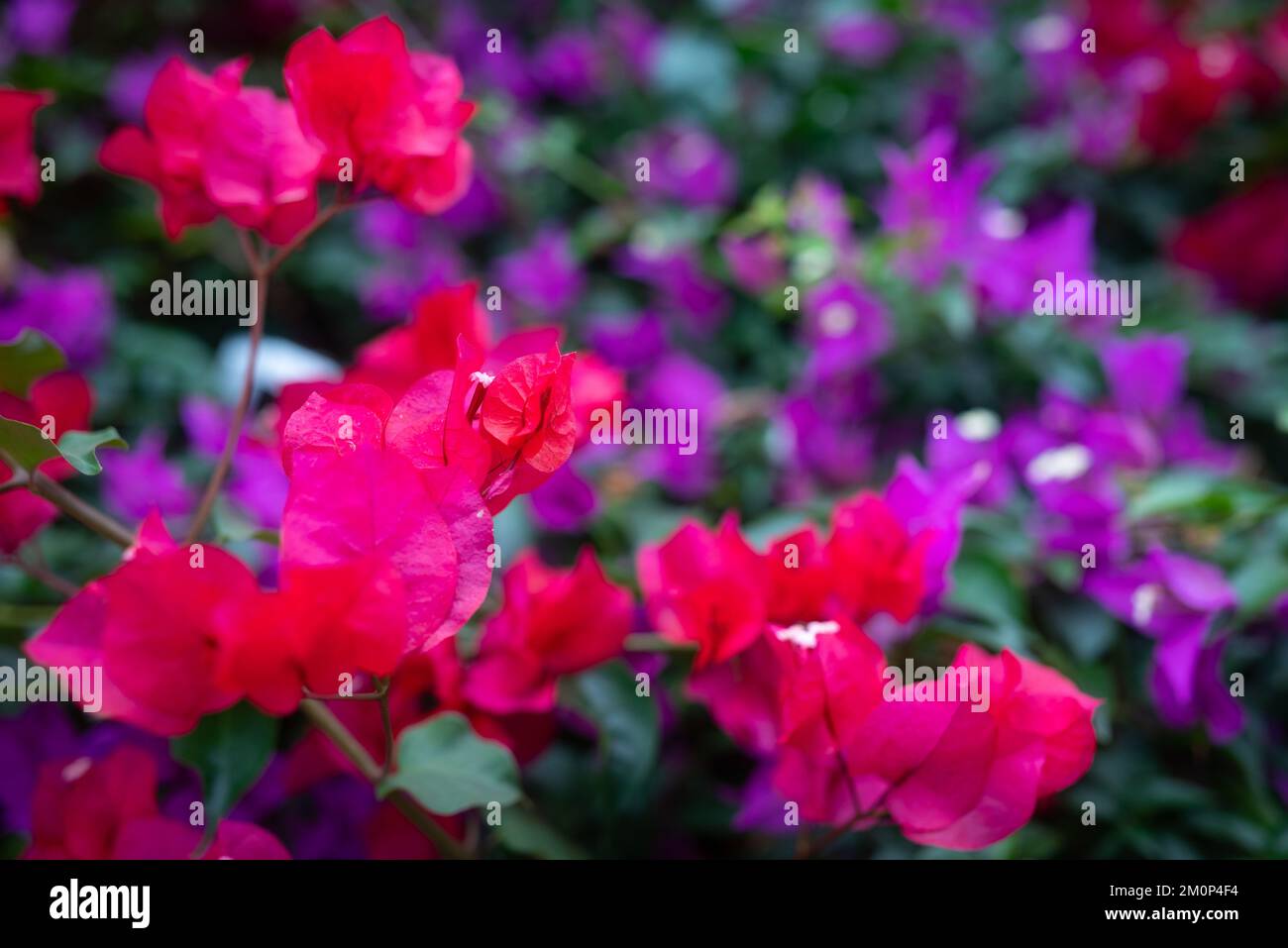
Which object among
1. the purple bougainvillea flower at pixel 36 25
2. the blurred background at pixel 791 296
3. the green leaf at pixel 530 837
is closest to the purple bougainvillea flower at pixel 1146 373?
the blurred background at pixel 791 296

TASK GOAL »
Present the lines of the entries above as a numbered list, with blank lines and pictures left out.

REPLY »
1. Which object among
2. 1. the purple bougainvillea flower at pixel 36 25
3. 2. the blurred background at pixel 791 296
4. 3. the green leaf at pixel 530 837
5. is closest to the purple bougainvillea flower at pixel 1146 373?
6. the blurred background at pixel 791 296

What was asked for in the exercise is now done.